CosmosDB Data Models & Partioning

Posted by on Mon, Nov 28, 2022

A little bit of thought and effort up front can save you a lot of hassel later.

The importance of data models

Every document in CosmosDB is required to have two properties: an id and a partition key of your choosing. Usually, defining the id property is a simple task… it is the order number or a generated unqiue identifier (UUID/GUID). However, choosing a partition key is often a lot harder.

Partition keys are how CosmosDB gains the ability to scale to massive amounts of data while still being blazingly fast at retrieving specific documents (point reads). A well choosen partition key balances between speed of access and your ability to scale nearly infintely. If you choose too narrow of a partition key, then you can have ‘hot partition’ issues where the individual logical partition becomes your bottleneck, even if you have plenty of capacity. This is like having a room with 10 doors, but almost everyone is trying to leave through one door at the same time… you can’t all fit so you must take turns which slows everything down. Also, an individual partition key is limited to just 20GB of data.

Importantly, the id and partition key properties must be defined at that moment you create your collection. If you choose the wrong property on your document when getting started, then you will need to create an entirely new collection using a new property for the partition key and then migrate your data to the new collection.

With so much riding on choosing the right value for your property key, you will most certainly not have all of the information you need when getting started and will make a mistake. However, if you plan for this possibility up-front you can help mitigate potential issues down the road.

The scenario

You are modeling the online orders for a pizza chain to be stored in CosmosDB. After some initial discussion, you decided that your are going to use the name of the city as the partition key so your data model looks something like this:

 1public class Order
 2{
 3	// Unique id assigned to the order
 4	public int Id { get; set; }
 5
 6	// the city the store is located in
 7	public string City { get; set; }
 8
 9	// other properties for the order like Total, DateOrdered, etc.
10}

Initially, this model served you quite well. You did so well in fact, that after several months you start to offer franchise opportunities. After expanding into a few different states, you suddenly run into the situation where you have a duplicate city name (which is actually quite common; see Rochester or Springfield).

Because of the data model defined above, you now have no choice but to create a new collection that uses a different property for the partition key so that you no longer have a collision on the city property. But what should we use?

Future proofing the data model

A best practice for creating a CosmosDB data model is to use a property that wraps one or more of the properties in your data model as the partition the partition key. By using a wrapper peroperty, you give yourself the ability to adjust the partition key at any time, in place, without having to migrate your data to a new container (possibly resulting in downtime for the migration).

For eaxmple, if we had defined our intial data model like this:

 1public class Order
 2{
 3	// Unique id assigned to the order
 4	public int Id { get; set; }
 5
 6	// partition key that wraps one or more properties
 7	public string PartitionKey { get { return City; } }
 8
 9	// the city the store is located in
10	public string City { get; set; }
11
12	// other properties for the order like Total, DateOrdered, etc.
13}

Then we could easily update the PartitionKey property to use a different value without having to create a new collection and migrate our data.

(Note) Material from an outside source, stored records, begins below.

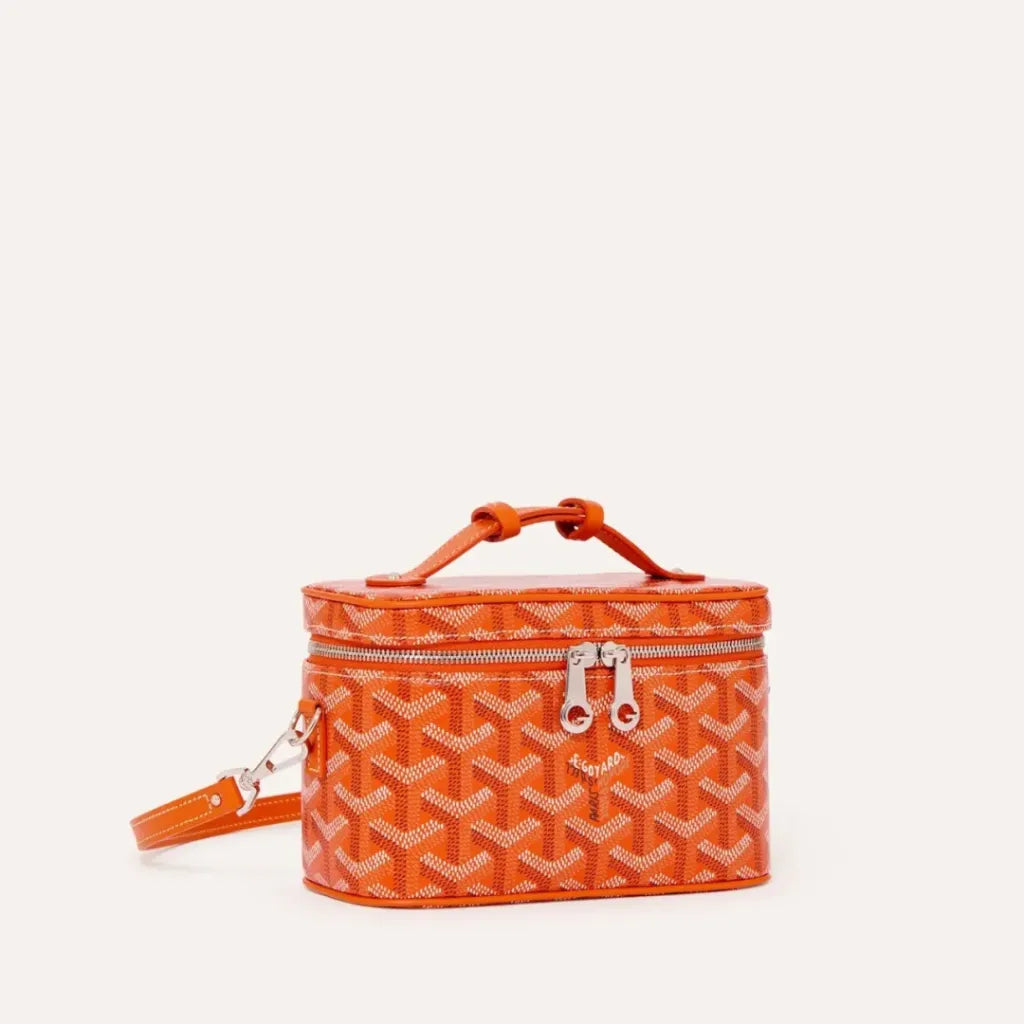 Goyard Muse Mini Vanity Case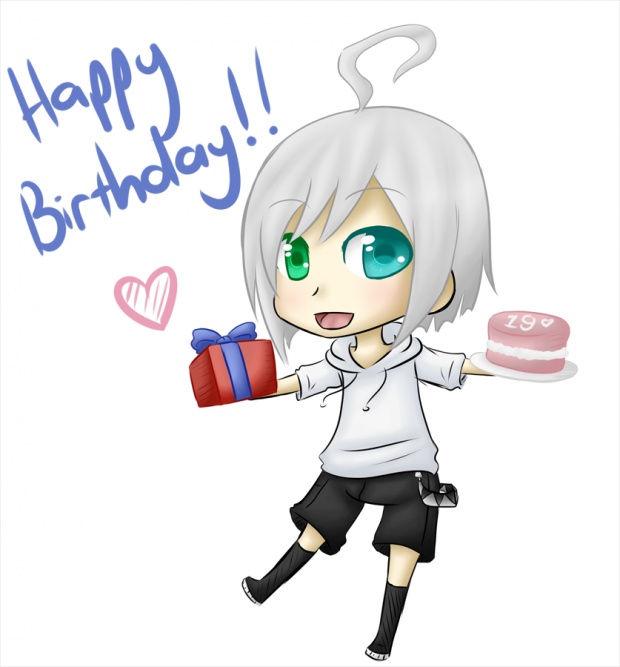 Piko - Happy Birthday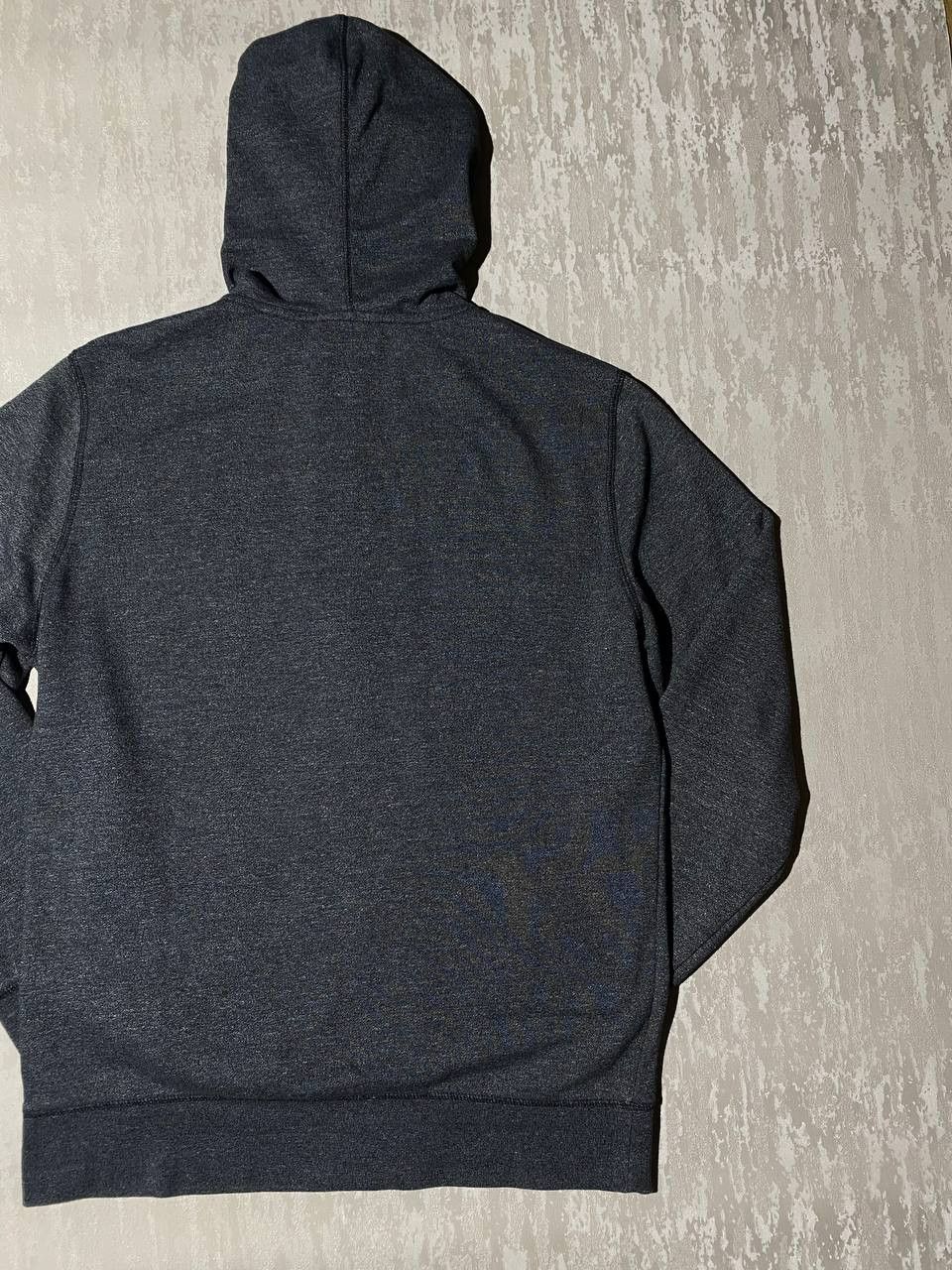 Oakley × Vintage Oakley Zip-Hoodie Men’s Medium Gray Size US S / EU 44-46 / 1 - 11 Thumbnail
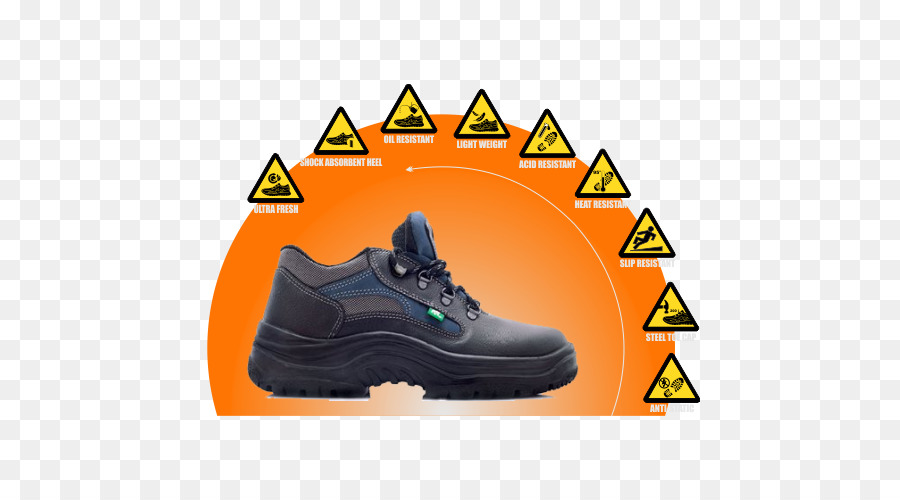 Acciaio toe boot Scarpa Sneakers equipaggiamento di protezione Personale - scarpa di sicurezza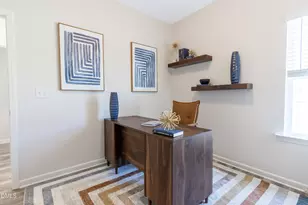 96 Oyster Tabby Dr, Lillington, NC 27546 - Photo 19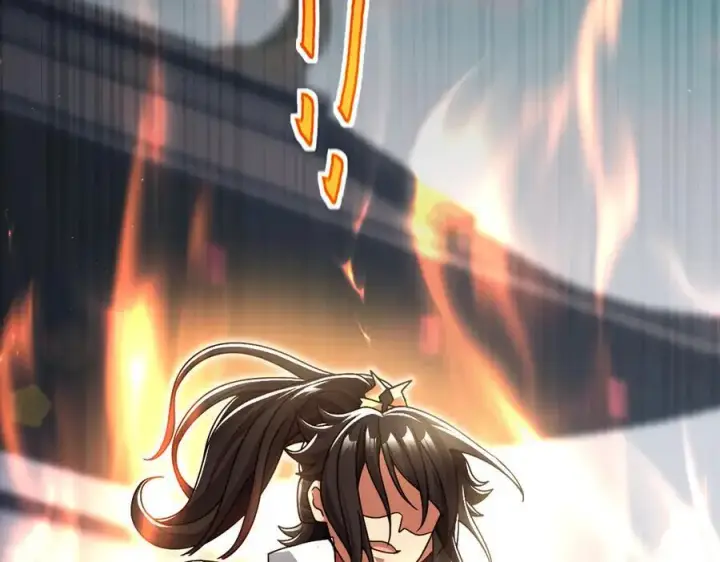 漫画《开局震惊女帝老婆，我无敌了》第75话 陪你演一演第18张图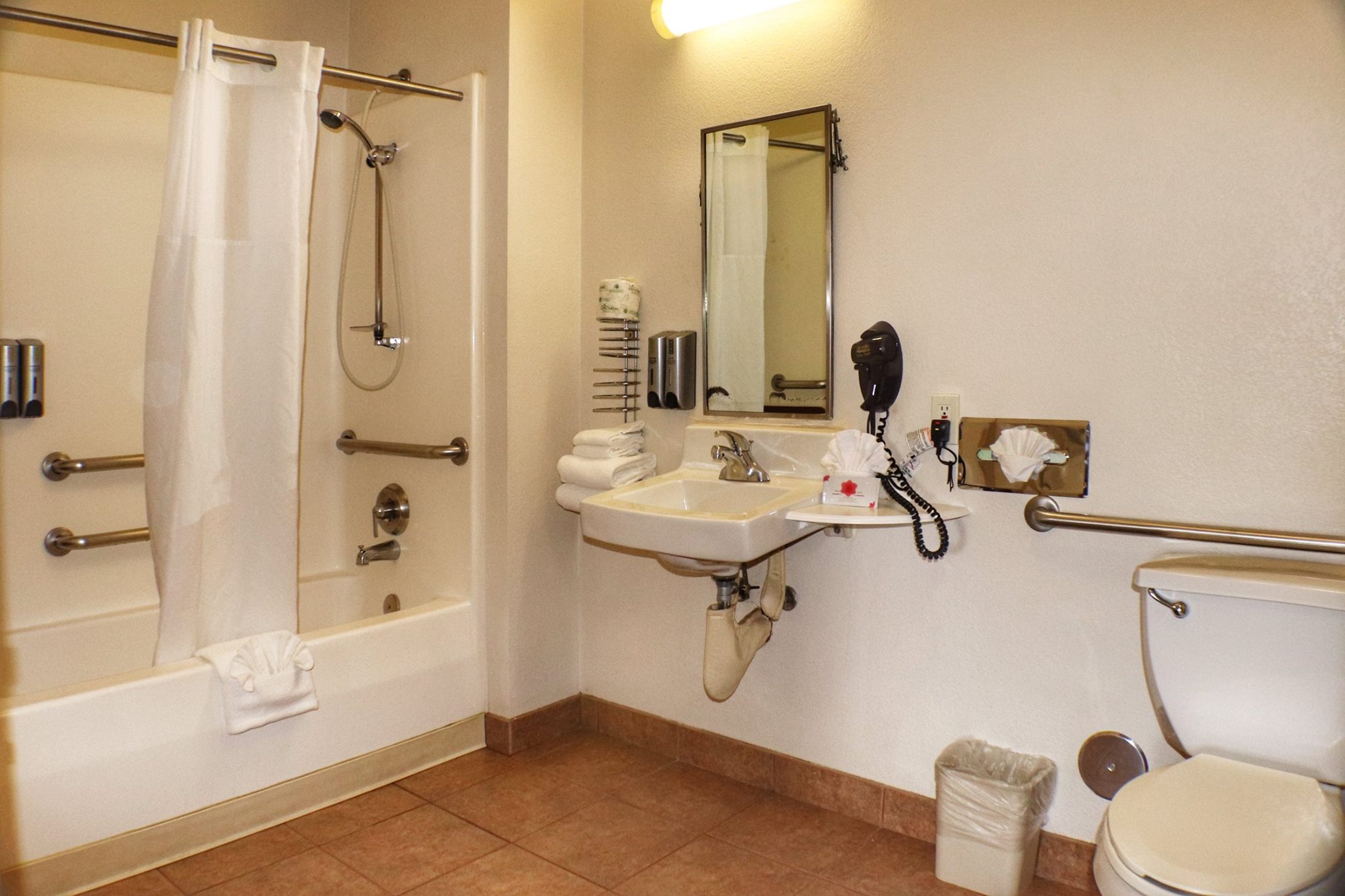 Microtel Inn And Suites | Salt Lake City UT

The migration can happen in place with now downtime.

Fo example, we could update the partition key property as follows:

1public string PartitionKey { get { return $"{City}_{State}"; } }

This update to the data model would expand the range of key values from just cities to the combination of cities and states, allowing for way more partitions. This also has the advantage of keeping the partition key easy to remember (you will almost always know the city and state for a given store/order) which allows you to limit the number of cross-partition queries that you run keeping your costs lower.